Monday, July 16, 2007

Word Fossils -- A Statistical Fantasy

We started getting cable television at our home just a few months ago. I never got much opportunity to watch any of the cable shows in the past, so I’ve watched it pretty intently for a while now. One series that fascinates me is Mythbusters on the Discovery Channel. These people are real scientists! They are amazingly resourceful, appropriately skeptical, knowledgeable and very funny. I particularly liked the show where they tried to read recorded sound off of a ceramic pot. The spectacle of the crew shouting through a phonograph horn into a lump of clay was so much better than anything on the Comedy Channel. The story behind the scene was even more intriguing.

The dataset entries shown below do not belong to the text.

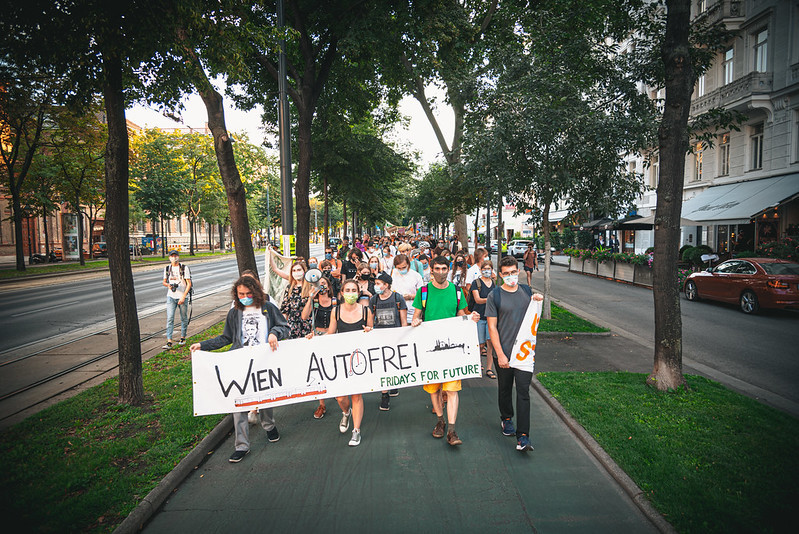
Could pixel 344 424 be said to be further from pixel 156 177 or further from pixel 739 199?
pixel 156 177

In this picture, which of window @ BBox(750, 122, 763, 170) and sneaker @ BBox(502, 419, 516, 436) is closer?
sneaker @ BBox(502, 419, 516, 436)

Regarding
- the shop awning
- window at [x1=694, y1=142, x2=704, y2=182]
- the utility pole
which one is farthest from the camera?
window at [x1=694, y1=142, x2=704, y2=182]

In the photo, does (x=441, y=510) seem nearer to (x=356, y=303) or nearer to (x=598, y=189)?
(x=356, y=303)

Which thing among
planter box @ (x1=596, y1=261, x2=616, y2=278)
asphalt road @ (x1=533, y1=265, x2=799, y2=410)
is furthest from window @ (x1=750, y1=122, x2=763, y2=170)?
asphalt road @ (x1=533, y1=265, x2=799, y2=410)

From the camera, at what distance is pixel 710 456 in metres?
4.38

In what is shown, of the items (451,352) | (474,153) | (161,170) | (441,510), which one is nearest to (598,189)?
(474,153)

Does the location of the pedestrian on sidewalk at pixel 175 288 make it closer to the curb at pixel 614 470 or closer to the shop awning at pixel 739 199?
the curb at pixel 614 470

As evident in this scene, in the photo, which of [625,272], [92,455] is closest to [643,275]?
[625,272]

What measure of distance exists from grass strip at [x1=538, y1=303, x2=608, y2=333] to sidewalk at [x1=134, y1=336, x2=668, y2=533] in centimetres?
467

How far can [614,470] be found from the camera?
4.24m

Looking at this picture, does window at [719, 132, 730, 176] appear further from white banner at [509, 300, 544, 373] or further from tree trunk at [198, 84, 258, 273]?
tree trunk at [198, 84, 258, 273]

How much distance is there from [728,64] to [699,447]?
87.7 ft

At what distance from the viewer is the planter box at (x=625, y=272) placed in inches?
831

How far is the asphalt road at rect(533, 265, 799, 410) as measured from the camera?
730cm
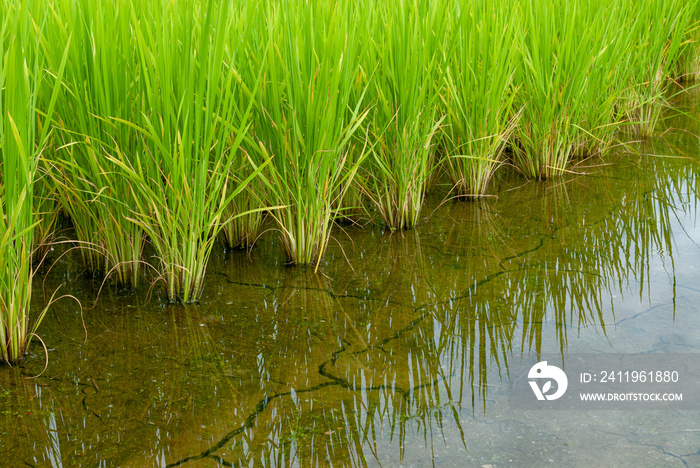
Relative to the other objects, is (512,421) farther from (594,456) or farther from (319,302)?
(319,302)

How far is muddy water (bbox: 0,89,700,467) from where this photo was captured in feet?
4.56

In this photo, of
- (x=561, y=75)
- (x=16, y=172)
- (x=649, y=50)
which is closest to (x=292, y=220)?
(x=16, y=172)

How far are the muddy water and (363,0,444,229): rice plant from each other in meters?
0.18

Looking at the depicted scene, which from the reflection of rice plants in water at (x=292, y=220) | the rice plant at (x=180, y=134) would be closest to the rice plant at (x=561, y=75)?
the reflection of rice plants in water at (x=292, y=220)

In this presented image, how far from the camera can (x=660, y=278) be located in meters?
2.17

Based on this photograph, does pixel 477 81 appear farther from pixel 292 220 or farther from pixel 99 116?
pixel 99 116

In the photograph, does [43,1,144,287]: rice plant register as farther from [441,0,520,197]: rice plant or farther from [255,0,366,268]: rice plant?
[441,0,520,197]: rice plant

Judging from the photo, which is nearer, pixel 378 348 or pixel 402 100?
pixel 378 348

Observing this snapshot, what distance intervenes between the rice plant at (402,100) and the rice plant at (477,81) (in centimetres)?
11

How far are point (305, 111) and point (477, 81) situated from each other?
96 centimetres

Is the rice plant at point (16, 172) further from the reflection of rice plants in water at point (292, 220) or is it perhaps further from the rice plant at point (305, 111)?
the rice plant at point (305, 111)

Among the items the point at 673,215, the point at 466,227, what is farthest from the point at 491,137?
the point at 673,215

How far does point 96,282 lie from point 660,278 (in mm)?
1985

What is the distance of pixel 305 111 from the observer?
7.11ft
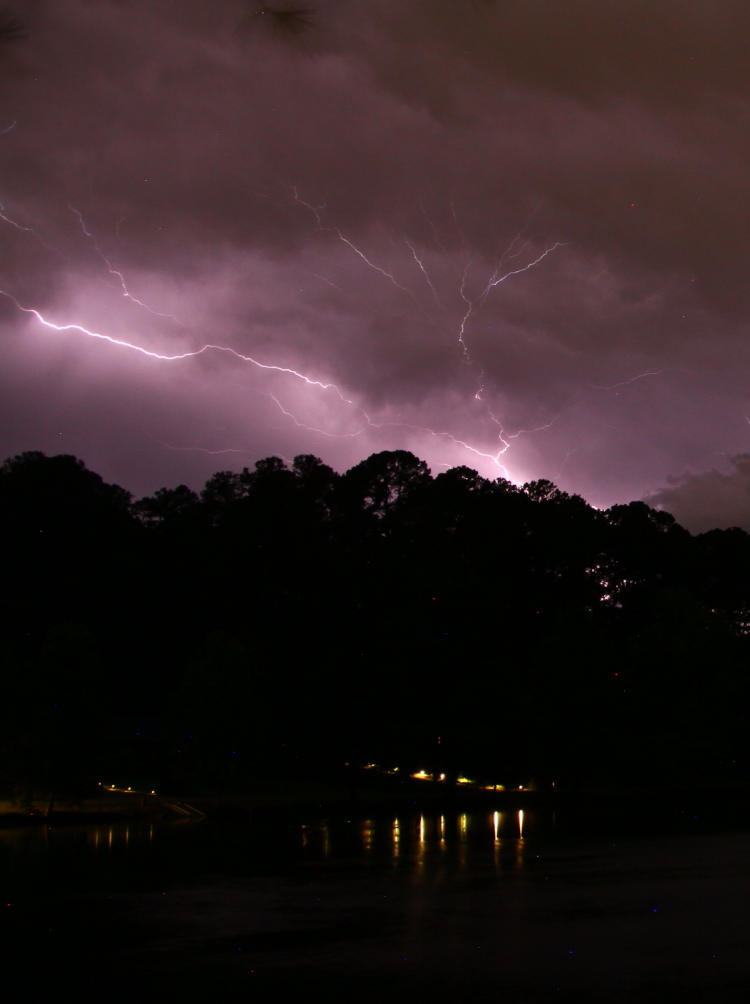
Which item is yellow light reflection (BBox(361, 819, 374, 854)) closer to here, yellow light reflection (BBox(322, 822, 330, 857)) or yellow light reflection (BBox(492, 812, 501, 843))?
yellow light reflection (BBox(322, 822, 330, 857))

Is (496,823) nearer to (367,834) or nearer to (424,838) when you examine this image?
(367,834)

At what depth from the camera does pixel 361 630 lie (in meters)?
76.1

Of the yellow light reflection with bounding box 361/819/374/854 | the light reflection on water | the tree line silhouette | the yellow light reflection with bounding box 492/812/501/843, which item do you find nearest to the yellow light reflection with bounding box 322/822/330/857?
the light reflection on water

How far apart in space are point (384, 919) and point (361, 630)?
58677 millimetres

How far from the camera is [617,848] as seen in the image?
30094mm

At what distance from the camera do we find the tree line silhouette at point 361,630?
54.1 metres

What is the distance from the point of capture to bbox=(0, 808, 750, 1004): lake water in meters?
12.7

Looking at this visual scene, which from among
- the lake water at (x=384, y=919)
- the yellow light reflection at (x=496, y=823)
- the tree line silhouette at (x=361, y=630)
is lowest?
the yellow light reflection at (x=496, y=823)

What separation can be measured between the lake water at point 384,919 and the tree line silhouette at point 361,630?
61.3 ft

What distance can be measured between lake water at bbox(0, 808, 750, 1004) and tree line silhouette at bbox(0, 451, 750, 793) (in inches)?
736

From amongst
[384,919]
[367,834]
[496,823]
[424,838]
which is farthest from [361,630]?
[384,919]

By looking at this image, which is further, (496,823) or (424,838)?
(496,823)

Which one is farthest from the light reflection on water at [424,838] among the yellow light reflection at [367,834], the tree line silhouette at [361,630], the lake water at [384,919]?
the tree line silhouette at [361,630]

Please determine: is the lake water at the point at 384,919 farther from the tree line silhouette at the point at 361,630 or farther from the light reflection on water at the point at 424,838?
the tree line silhouette at the point at 361,630
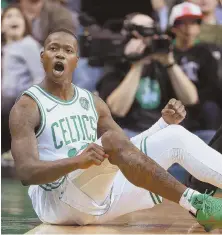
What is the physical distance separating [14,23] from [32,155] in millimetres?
5130

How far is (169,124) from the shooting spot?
419cm

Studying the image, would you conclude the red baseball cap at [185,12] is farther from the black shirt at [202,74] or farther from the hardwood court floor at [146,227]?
the hardwood court floor at [146,227]

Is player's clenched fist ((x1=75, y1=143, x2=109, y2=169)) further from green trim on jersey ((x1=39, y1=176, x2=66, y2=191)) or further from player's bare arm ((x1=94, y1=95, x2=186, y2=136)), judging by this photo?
player's bare arm ((x1=94, y1=95, x2=186, y2=136))

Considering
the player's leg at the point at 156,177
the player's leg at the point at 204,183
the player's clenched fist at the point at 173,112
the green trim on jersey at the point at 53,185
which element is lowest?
the player's leg at the point at 204,183

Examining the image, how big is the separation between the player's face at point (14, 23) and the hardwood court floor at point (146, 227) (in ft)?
13.1

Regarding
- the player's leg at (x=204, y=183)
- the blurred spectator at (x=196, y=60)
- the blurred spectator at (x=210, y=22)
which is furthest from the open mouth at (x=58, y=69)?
the blurred spectator at (x=210, y=22)

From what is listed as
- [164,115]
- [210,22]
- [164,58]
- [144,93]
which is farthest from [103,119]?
[210,22]

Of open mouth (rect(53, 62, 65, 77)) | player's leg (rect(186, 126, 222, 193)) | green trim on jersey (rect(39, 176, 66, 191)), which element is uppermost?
open mouth (rect(53, 62, 65, 77))

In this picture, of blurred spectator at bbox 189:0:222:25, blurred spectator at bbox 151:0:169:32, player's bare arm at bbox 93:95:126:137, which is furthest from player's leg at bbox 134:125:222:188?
blurred spectator at bbox 189:0:222:25

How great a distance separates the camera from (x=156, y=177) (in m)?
3.60

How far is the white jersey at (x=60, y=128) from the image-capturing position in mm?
3986

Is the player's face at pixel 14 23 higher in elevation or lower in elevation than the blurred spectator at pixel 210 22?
lower

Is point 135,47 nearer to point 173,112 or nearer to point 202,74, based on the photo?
point 202,74

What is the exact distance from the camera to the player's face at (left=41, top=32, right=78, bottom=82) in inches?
162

The suggestion had been made that sound recordings would be naturally embedded by a potter applying tools to the surface of the wet clay as it rotates on the potter’s wheel, analogous in principle to an Edison phonograph, I suppose. The tool would vibrate and the vibration would leave a mark. The mark could theoretically be interpreted to reconstruct the original sound. Old pots could be made to give up the words of the dead. Even the audio track of the life of Jesus might be recovered if a potter had been nearby, in Jerusalem perhaps, inadvertently pressing His words into the stoneware.

Now, by my way of thinking, the physics of the situation is undeniable. Everything in the environment is going to effect that wet clay. We should be able to pick up that sound. Based on the historical analysis of potsherds, pebbles and ash we have reconstructed entire civilizations and chronicled the oft repeated Fall of Troy. The wet clay should record the nature of the tools, the chemistry of glaze, the location, the temperature, the humidity, the firing fuel, the fact that the potter was a big left-handed galoot with a sore tooth and even note the presence of a nearby supernova in a northern constellation. Of course vibrations in the air will effect the clay! So why couldn’t the Mythbusters team retrieve the sound?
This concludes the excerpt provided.